- Work instructions:
Below are some records. Print exactly the lines between the one holding "We sincerely hope" and the one holding "Urbanisation, Water and", inclusive, and nothing else.

- Data provided:
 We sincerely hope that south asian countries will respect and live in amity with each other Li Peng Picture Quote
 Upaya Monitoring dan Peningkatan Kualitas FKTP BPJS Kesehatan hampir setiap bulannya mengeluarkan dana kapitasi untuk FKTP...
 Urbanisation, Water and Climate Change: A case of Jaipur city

...

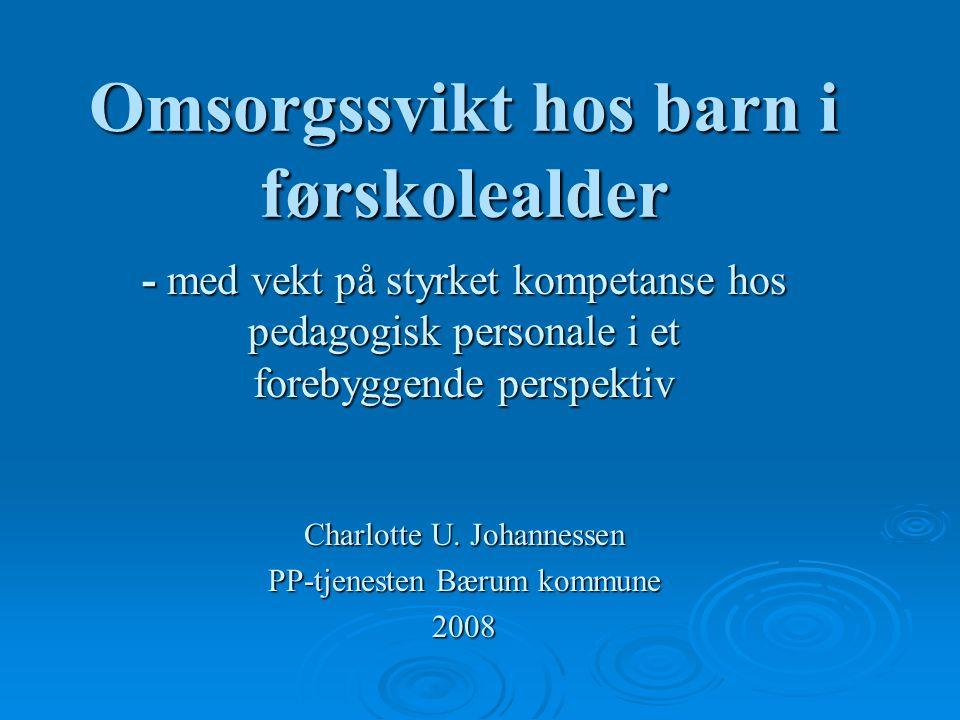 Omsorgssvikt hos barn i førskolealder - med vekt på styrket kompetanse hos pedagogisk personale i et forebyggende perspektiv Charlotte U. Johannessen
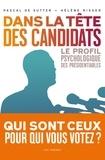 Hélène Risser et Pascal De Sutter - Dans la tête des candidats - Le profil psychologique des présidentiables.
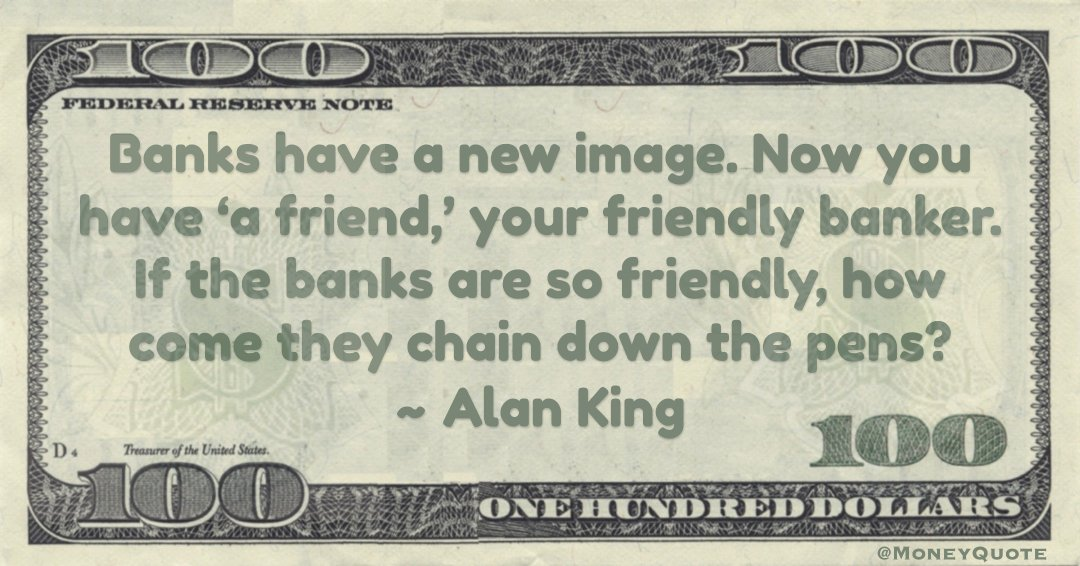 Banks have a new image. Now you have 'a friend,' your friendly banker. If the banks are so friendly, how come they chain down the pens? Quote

- Expected answer:
 We sincerely hope that south asian countries will respect and live in amity with each other Li Peng Picture Quote
 Upaya Monitoring dan Peningkatan Kualitas FKTP BPJS Kesehatan hampir setiap bulannya mengeluarkan dana kapitasi untuk FKTP...
 Urbanisation, Water and Climate Change: A case of Jaipur city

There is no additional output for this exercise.